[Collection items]

------------------------------------------------------------------------

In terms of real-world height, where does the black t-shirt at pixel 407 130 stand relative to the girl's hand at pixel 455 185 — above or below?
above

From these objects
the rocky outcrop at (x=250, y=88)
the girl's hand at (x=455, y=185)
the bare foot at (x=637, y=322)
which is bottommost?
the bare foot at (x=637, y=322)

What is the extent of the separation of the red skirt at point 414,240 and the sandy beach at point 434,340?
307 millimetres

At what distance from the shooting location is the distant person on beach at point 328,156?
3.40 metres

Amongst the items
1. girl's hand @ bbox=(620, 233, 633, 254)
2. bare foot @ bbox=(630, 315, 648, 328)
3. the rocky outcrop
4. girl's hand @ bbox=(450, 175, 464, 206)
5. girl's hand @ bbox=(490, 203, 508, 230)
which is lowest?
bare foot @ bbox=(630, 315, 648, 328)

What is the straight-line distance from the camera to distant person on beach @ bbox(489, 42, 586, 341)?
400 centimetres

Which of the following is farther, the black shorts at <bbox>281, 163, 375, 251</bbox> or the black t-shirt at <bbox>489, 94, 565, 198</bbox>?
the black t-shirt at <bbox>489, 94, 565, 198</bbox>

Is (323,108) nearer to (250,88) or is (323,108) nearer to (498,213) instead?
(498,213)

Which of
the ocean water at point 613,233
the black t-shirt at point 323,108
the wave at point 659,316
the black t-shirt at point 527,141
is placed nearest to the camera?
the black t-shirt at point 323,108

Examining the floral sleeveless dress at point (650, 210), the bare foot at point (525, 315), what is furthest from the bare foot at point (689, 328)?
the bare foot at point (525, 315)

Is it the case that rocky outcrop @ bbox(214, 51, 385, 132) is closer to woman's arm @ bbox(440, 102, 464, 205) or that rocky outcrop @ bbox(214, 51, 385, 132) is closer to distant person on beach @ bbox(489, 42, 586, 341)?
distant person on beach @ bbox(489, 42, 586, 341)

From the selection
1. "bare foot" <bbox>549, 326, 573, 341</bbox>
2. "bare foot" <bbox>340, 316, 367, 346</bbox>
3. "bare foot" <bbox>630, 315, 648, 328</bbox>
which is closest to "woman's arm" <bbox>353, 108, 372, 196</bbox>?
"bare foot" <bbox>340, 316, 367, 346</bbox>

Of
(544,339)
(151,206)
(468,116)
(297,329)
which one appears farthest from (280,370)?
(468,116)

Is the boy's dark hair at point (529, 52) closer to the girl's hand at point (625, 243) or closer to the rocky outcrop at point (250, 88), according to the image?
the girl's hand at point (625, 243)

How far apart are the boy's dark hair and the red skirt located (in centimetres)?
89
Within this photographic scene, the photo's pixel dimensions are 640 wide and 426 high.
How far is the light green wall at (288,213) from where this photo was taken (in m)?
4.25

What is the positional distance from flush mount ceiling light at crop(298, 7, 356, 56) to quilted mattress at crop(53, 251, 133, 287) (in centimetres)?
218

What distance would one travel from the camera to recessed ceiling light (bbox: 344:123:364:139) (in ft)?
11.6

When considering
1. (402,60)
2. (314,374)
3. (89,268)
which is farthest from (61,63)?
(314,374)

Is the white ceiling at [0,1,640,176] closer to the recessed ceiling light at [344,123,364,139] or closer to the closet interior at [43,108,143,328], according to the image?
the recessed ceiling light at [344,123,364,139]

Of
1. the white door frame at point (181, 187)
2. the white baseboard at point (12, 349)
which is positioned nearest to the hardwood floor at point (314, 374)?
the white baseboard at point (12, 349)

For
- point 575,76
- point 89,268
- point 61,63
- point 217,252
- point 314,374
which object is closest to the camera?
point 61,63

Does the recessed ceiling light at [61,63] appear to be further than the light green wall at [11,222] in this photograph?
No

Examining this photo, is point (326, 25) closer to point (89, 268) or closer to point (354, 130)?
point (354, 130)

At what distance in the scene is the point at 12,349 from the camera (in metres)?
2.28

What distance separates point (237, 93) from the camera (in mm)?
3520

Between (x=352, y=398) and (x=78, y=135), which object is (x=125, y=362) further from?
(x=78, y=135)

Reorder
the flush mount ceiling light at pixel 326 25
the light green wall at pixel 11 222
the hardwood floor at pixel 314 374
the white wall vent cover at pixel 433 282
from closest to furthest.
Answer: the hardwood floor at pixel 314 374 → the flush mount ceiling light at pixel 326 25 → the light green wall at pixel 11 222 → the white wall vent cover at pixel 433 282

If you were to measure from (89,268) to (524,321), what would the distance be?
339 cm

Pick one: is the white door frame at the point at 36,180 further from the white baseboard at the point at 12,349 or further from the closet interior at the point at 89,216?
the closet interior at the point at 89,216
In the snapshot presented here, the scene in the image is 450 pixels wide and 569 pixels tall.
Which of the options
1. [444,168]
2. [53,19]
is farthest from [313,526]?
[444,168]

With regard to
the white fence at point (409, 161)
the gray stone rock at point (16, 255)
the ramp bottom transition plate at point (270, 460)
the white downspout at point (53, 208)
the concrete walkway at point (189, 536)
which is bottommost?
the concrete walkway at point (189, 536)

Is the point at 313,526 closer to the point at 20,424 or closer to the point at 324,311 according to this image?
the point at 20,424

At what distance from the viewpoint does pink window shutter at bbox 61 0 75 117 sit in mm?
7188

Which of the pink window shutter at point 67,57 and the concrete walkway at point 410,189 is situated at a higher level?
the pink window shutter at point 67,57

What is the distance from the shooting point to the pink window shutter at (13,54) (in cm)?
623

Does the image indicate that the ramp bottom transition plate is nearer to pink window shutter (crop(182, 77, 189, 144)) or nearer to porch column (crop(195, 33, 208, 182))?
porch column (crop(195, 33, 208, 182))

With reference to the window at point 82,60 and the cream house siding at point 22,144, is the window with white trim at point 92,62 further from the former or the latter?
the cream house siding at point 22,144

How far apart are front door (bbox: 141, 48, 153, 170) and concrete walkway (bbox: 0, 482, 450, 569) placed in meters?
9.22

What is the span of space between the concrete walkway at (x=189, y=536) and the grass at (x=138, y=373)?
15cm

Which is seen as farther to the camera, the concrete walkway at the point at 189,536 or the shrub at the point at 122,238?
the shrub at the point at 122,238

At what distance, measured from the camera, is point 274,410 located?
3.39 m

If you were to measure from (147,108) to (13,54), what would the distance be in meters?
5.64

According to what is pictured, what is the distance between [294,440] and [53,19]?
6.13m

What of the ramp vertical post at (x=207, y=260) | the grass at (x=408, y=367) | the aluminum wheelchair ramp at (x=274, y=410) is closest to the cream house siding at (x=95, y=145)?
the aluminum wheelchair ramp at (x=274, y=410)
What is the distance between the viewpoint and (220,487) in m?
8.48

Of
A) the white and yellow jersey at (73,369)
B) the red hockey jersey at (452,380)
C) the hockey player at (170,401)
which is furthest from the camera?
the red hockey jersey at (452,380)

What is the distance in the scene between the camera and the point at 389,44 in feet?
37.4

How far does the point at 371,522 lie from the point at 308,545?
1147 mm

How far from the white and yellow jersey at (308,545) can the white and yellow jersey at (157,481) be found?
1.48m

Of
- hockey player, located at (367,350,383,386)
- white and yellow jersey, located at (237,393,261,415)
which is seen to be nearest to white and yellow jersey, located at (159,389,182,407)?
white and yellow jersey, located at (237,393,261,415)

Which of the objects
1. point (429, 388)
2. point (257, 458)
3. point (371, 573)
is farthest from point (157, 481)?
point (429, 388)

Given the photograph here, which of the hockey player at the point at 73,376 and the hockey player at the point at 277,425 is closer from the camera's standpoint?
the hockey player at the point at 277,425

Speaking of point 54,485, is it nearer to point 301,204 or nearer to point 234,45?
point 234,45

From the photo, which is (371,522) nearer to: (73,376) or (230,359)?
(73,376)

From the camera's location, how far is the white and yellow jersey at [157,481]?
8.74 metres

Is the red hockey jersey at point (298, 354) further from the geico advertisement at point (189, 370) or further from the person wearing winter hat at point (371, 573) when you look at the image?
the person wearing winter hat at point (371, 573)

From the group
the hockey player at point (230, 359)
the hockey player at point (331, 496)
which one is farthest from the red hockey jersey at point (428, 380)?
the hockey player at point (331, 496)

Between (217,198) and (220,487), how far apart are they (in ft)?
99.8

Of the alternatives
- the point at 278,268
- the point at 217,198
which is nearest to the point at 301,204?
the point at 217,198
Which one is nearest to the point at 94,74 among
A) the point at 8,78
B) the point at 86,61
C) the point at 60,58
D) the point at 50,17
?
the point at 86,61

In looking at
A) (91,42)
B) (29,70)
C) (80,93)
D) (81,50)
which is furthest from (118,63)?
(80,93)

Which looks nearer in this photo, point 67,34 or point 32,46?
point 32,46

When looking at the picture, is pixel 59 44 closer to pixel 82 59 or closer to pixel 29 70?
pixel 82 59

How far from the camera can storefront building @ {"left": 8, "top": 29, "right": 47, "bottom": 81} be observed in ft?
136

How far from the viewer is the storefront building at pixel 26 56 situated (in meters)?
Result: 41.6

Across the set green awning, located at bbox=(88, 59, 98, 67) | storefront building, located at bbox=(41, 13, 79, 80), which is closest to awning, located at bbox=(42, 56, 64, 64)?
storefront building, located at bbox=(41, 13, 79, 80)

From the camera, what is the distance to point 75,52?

------------------------------------------------------------------------

_TASK REQUIREMENTS_.
Render the stretch of the items from the line containing "From the camera's location, how" through the last line as a JSON list of strings, with one string per line and blank lines omitted.

_EXERCISE ANSWER_.
[
  "From the camera's location, how far is the white and yellow jersey at [157,481]?",
  "8.74 metres",
  "Is the red hockey jersey at point (298, 354) further from the geico advertisement at point (189, 370) or further from the person wearing winter hat at point (371, 573) when you look at the image?",
  "the person wearing winter hat at point (371, 573)",
  "From the group",
  "the hockey player at point (230, 359)",
  "the hockey player at point (331, 496)",
  "which one is farthest from the red hockey jersey at point (428, 380)?",
  "the hockey player at point (331, 496)",
  "Between (217,198) and (220,487), how far apart are they (in ft)?",
  "99.8",
  "Of the alternatives",
  "- the point at 278,268",
  "- the point at 217,198",
  "which is nearest to the point at 301,204?",
  "the point at 217,198",
  "Which one is nearest to the point at 94,74 among",
  "A) the point at 8,78",
  "B) the point at 86,61",
  "C) the point at 60,58",
  "D) the point at 50,17",
  "?",
  "the point at 86,61",
  "In looking at",
  "A) (91,42)",
  "B) (29,70)",
  "C) (80,93)",
  "D) (81,50)",
  "which is furthest from (118,63)?",
  "(80,93)",
  "Which looks nearer in this photo, point 67,34 or point 32,46?",
  "point 32,46",
  "When looking at the picture, is pixel 59 44 closer to pixel 82 59 or closer to pixel 29 70?",
  "pixel 82 59",
  "How far from the camera can storefront building @ {\"left\": 8, \"top\": 29, \"right\": 47, \"bottom\": 81} be observed in ft?",
  "136",
  "How far from the viewer is the storefront building at pixel 26 56 situated (in meters)?",
  "Result: 41.6",
  "Across the set green awning, located at bbox=(88, 59, 98, 67) | storefront building, located at bbox=(41, 13, 79, 80), which is closest to awning, located at bbox=(42, 56, 64, 64)?",
  "storefront building, located at bbox=(41, 13, 79, 80)",
  "From the camera, what is the distance to point 75,52?"
]